Several former Toledo mayors lambasted on Saturday the current administration’s consideration of hiring a Louisville firm to consult on curbing Toledo’s violence, saying the city should consult its residents who know well the violence that plagues the city.
“It appears that when we’re talking, trying to bring everyone together, it’s falling on deaf ears,” said Mike Bell, one of three former mayors to speak during the Coalition for Peaceful Toledo Neighborhoods gathering at St. Martin de Porres Catholic Church in central Toledo.
Yet current Mayor Wade Kapszukiewicz is ready to spend “$150,000 to tell us what we know,” Mr. Bell said.
Donna Owens, whose mayoral tenure from 1984 through 1989 marked the last time Toledo elected a Republican as its mayor — albeit when the city still had an administrator and the mayor’s role was largely ceremonial — said she was “on the warpath” and “throwing the gauntlet down to the mayor and city council to take some action” following the shooting death Friday evening of a 15-year-old boy in South Toledo.
“The kids are dying. How much more of this are we going to take?” Ms. Owens said before remarking on the mayor’s, and most councilmen’s, absences from Coalition meetings after Mr. Kapszukiewicz attended the first one.
And three-term former Mayor Carty Finkbeiner particularly mocked the proposal to enlist Louisville-based Cities United, with which Toledo already has spent more than $16,000, as its violence-reduction consultant.
Several Toledo officials attended a Cities United conference in Baltimore late last year.
“Baltimore is one of the most crime-ridden cities in America, and we’re going to hire a firm out of Baltimore to solve our problem?” Mr. Finkbeiner said after calling it a “cockamamie idea.”
While a typical Cities United contract costs between $100,000 and $125,000, so far the Kapszukiewicz administration has presented no formal contract to Toledo City Council.
Several audience members agreed that communicating with people in Toledo’s neighborhoods — particularly young people — is vital to addressing the problems that underlie Toledo’s post-pandemic spike in homicides, including a record 71 in 2021 and last year’s 65, which holds second place.

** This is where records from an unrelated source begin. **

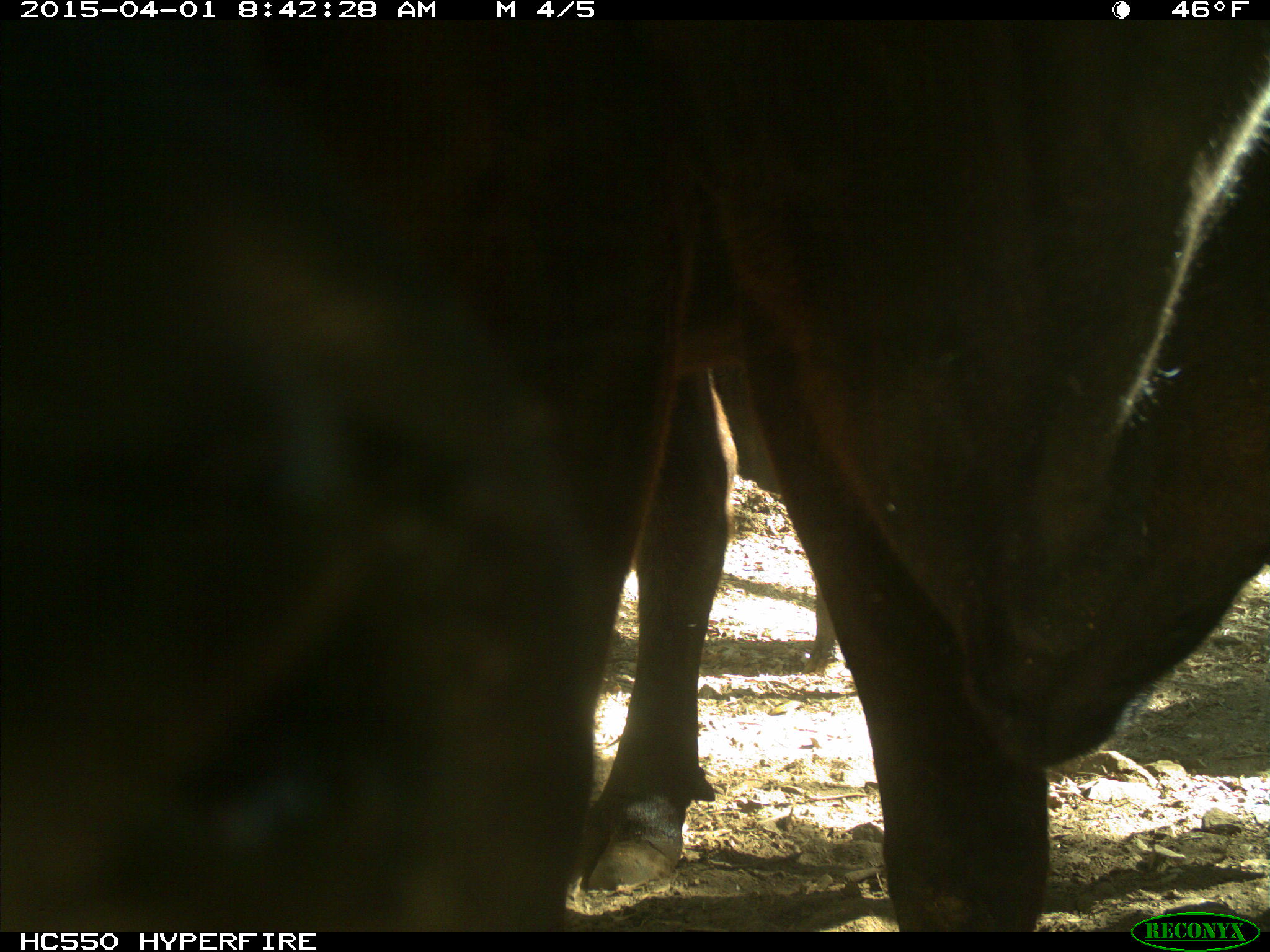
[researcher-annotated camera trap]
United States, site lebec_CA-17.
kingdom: Animalia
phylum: Chordata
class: Mammalia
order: Artiodactyla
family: Bovidae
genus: Bos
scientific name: Bos taurus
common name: domestic cow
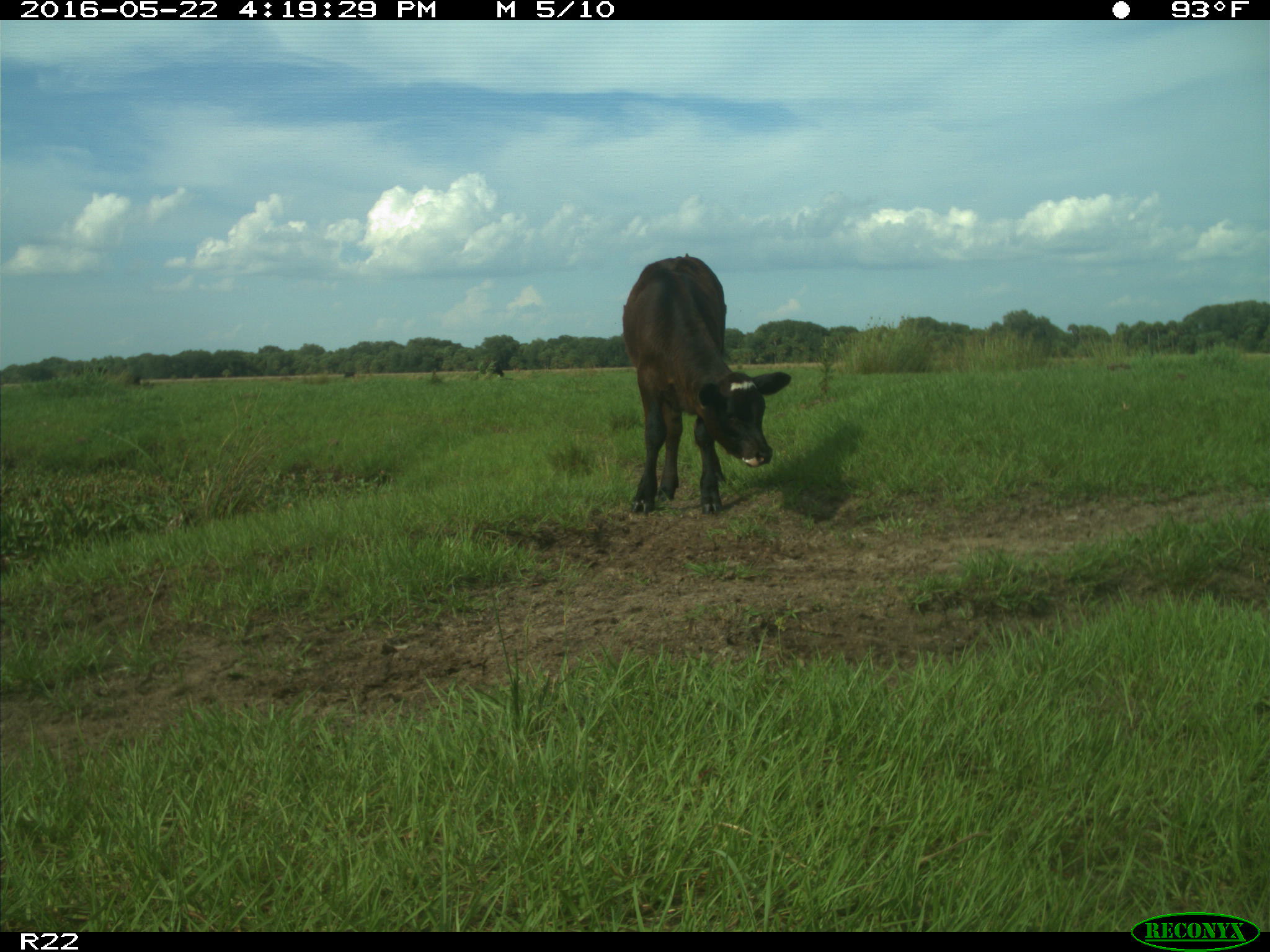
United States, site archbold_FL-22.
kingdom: Animalia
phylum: Chordata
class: Mammalia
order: Artiodactyla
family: Bovidae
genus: Bos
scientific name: Bos taurus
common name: domestic cow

And several of the recent homicides have involved teen-aged victims, including three of the five this year and a particularly notorious case from December in which two boys’ bodies were found in the basement of a burned-out North Toledo house 13 days after they went missing. Eight people, including two other teens, have been charged with kidnapping and murder in connection with those deaths.
On Friday afternoon, Donald Hogan, 15, was shot in the 500 block of Shasta Drive and later died at a nearby hospital. Dr. Jeffrey Hudson, a deputy Lucas County coroner, said Saturday young Hogan had been shot once in the chest, and ruled the death a homicide — Toledo’s fifth of the year.
Police so far have neither described any suspects nor released any other details about that shooting.
Kantrell Cantlope, an audience member at the meeting Saturday, said one way to find the roots of youth violence is to “go into the schools. Ask them what’s going on. Ask them what’s bothering them.”
Ms. Owens said that during her administration, “we did that at Scott [High School], and what we found is that they don’t have hope.”
Much of Toledo’s youth crime problem is rooted in negative influences and unstable homes, Ms. Owens later added.
“They don’t know what love is,” she said, and many who gravitate toward street gangs do so because it gives them a sense of belonging.
“They’re really behaving normally for their abnormal situations,” said the Rev. Tony Gallagher, a retired but active priest at St. Martin de Porres.
What such youth need, he said, is someone to understand them and help them so they know “there’s an adult who cares about them.”
Barbara G. Baumgartner, meanwhile, urged fellow group members to consider becoming court-appointed special advocates, a role for volunteers to work with youth involved in the juvenile justice system.
Ms. Baumgartner said that while her efforts there don’t solve all the problems, “I make dents” and “you can influence a kid if you become a CASA.”
Several dozen people attended the meeting Saturday, and Mr. Finkbeiner urged the group to be resolute and not be “disappointed that there aren’t 150 people here.”
Mr. Bell, meanwhile, said it also would help for concerned citizens to attend Toledo City Council meetings more often and hold council’s feet to the fire on addressing neighborhood issues.
“When there’s no one down there, it looks like you don’t care,” while if a union-related issue were to arise, “the union would have the council [chamber] full,” Mr. Bell said.